Even with the assistance of supercomputers, it is not so easy to simulate the magnetic surface tearing effect produced during the fusion process of high-temperature and high-density deuterium-tritium plasma flow.
After all, the amount of data is too large.
After a brief inspection of the operation of the model and confirming that there was no problem, Xu Chuan picked up the data that Zhao Guanggui had brought on the table and read it again.
He was quite interested in this new material that has not yet been named.
After all, a composite material that can withstand a high temperature of 3,500 degrees is of amazing value.
Even if it may not be used in the first wall material of controlled nuclear fusion, it still has enough value.
In addition to ordinary high-temperature refractory materials such as abrasives, casting molds, nozzles, heat-resistant bricks, etc., heat-resistant materials can also be used as structural components of top technologies such as fighter jets and rockets.
For example, the outermost material of the US space shuttle is a layer of high-temperature resistant and heat-insulating ceramic material.
Of course, the material in front of us will definitely not reach this level.
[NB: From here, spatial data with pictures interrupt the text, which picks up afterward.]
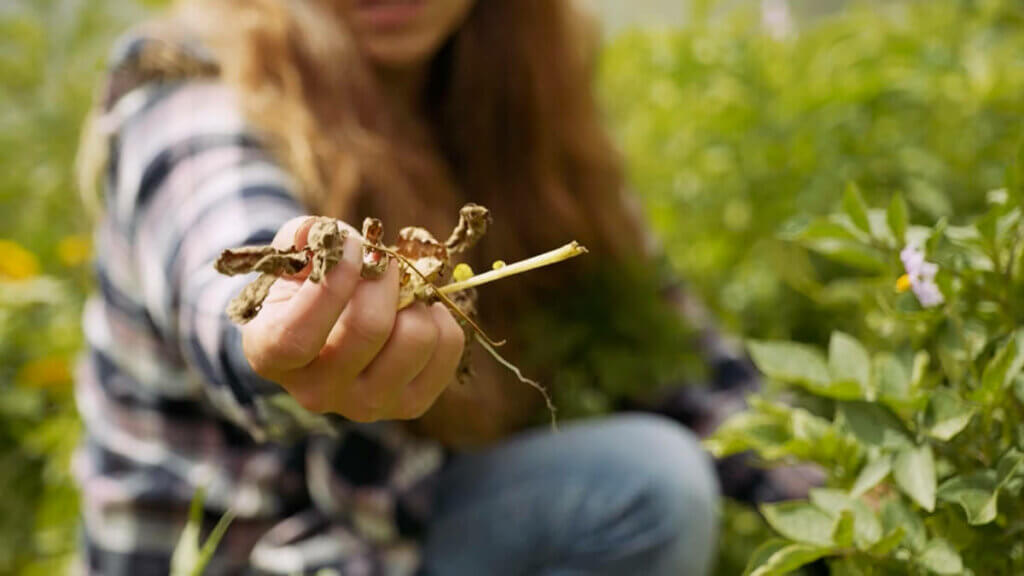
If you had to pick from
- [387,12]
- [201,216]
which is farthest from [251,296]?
[387,12]

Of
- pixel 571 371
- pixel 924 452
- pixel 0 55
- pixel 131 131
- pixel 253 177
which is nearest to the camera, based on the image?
pixel 924 452

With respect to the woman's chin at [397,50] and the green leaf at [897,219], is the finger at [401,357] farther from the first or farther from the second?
the woman's chin at [397,50]

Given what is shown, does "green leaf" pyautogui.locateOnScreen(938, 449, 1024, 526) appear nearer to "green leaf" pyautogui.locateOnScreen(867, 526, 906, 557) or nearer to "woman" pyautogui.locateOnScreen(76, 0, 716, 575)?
"green leaf" pyautogui.locateOnScreen(867, 526, 906, 557)

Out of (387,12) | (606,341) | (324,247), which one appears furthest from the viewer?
(606,341)

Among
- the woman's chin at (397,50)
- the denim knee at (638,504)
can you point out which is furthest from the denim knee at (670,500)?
the woman's chin at (397,50)

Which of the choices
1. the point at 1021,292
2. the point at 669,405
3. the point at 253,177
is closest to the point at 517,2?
the point at 669,405

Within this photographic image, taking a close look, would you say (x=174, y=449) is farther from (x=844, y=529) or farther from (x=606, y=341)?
(x=844, y=529)

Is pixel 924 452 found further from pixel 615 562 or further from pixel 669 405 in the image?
pixel 669 405
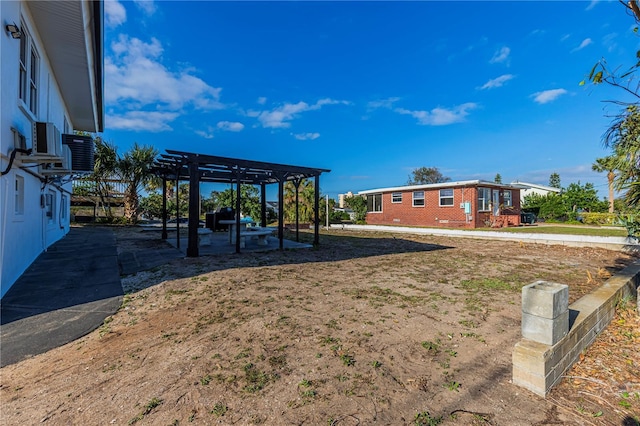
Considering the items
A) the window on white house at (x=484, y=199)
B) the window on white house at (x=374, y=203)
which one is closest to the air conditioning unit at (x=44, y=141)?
the window on white house at (x=484, y=199)

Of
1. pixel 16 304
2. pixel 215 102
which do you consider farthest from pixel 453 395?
pixel 215 102

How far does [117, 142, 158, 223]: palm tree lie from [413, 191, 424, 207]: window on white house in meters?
18.8

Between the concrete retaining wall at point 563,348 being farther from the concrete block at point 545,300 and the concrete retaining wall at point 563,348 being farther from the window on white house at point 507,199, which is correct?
the window on white house at point 507,199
Because it has an important defect. When most materials are carbon nanomaterials, its high-temperature resistance can only withstand high temperatures in a vacuum environment, and the use conditions are quite harsh.
This is no problem for controlled nuclear fusion. After all, the reactor chamber itself is in a vacuum state after operation.
But for aerospace, the problem is very big.
After all, most fighter jets, rockets, and space shuttles need to use high-temperature resistant materials in areas exposed to the air.
For example, the outer insulation materials of aircraft engines, rockets and space shuttles.
Of course, if a layer of high-temperature resistant and air-insulating coating is covered on this new material, it should be applied to the engine.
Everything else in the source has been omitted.